All You Need to Know: Fibre

The body is such a complicated thing and we are constantly bombarded with different theories, analogies and advice as to what we should and shouldn’t be eating, taking and doing. To make matters even more complicated, each and every person is unique and has different requirements to the next - there is most definitely no one rule that works for everyone. So where exactly do we start in working out what we should be eating, how to optimise our health and what is right for us? Listening to your body is probably a good start. 

Which brings me on to the topic at hand: Fibre. We are told endlessly that in order to lead a healthy lifestyle, optimise our life expectancy, lose weight etc etc we need to increase our fibre intake and eat more cruciferous vegetables (the really dark green ones), legumes (beans and peas) and whole grains (oats, wholewheat flour etc). As much as this is wonderful advice, and doing so will massively improve your health, particularly if you previously enjoyed culinary delights such as burgers, pasta and pizza, they also forget to mention the implications of increasing your fibre intake and the side affects you may experience. 

To break it down for you, fibre is needed to keep the body ‘regular’ as it helps to move food through the digestive system. Insoluble fibre does so by acting like a sponge, absorbing water and along with it toxins and waste in the intestines as it moves through. Soluble fibre on the other hand creates a gel-like substance which helps prevent the body from absorbing harmful substances. Once all of these harmful toxins and substances have been collected, the body obviously has to deposit of them somehow. Just think of porridge (a great source of fibre) - when you mix it with liquid and heat it up, the oats absorb the water and expand and the final outcome is a sticky, gel-like substance. 

So far fibre sounds like a great thing, and it is! So what are we on about with these ‘implications’? Basically, as fibre is composed of molecules that resist digestion, they pass through the digestive system without being broken down by enzymes like the rest of our food. Soluble fibre also ferments with the bacteria in our guts, both of which can lead to an increase in gas.

What people forget to mention is that if you increase your fibre intake too quickly, or consume only high-fibre foods for a long period of time - which if you’re following a healthy diet is more than likely, particularly if you’re vegetarian or vegan, then it can lead to a build up and issues such as bloating, intolerances and malabsorption. Ever wonder why a lot of health foodies and bloggers tend to suffer a lot with food intolerances and issues such as IBS - this is why! It’s a cruel, cruel world, yes. 

So what should you take from this? Any positives? Yes, we promise it’s not all bad!

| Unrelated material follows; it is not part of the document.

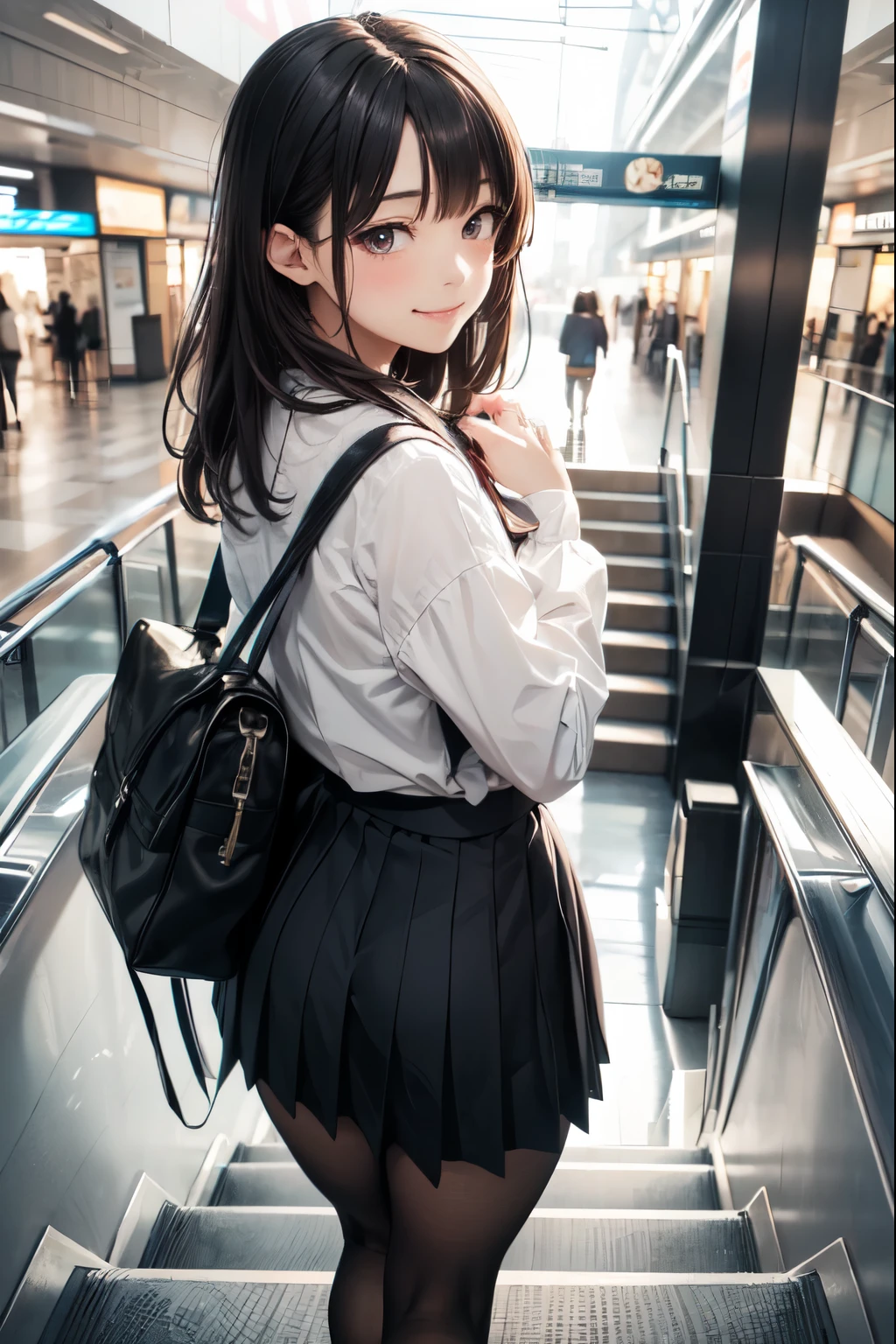 very cute and beautiful girl,(highly detailed beautiful face and eyes),(shy smile:1.2),blush,looking at viewer,
black hair,serafuku,(pleated navyblue mini skirt),standing,exposing thighs,holding school bag,
(looking back,from behind),(ascending escalator,from below:1.2),station,building,
(best quality,masterpiece),absurdres,highres,ultra-detailed,extremely detailed,32k,8k resolution,
intricate details,cinematic scene,detailed background,solo,dynamic angle,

There are so many easy ways to ensure that fibre is working with you not against you. Simply soaking foods such as oats, lentils and beans overnight before consumingwill which makes them easier to digest and will leave you feeling wonderful. The body is also quite wonderful in that by slowly increasing your fibre intake over time, the body will adapt to the changes, so although at first the disposal of the toxins may leave you feeling run down, in no time you will be practically radiating health! Taking natural enzymes such as grapefruit seed extract or papaya extract before meals will also help with the breakdown and digestion of fibre. 

As we mentioned earlier though, everyone is different and the body is a complex but wonderful thing. By tuning in and listening to your body, you can monitor what works for you, what makes you feel great, and what doesn’t. If there’s one thing we can certainly guarantee though, it’s that fresh, healthy, home cooked food is the way forward, and will leave you practically glowing with health in comparison to any processed offerings.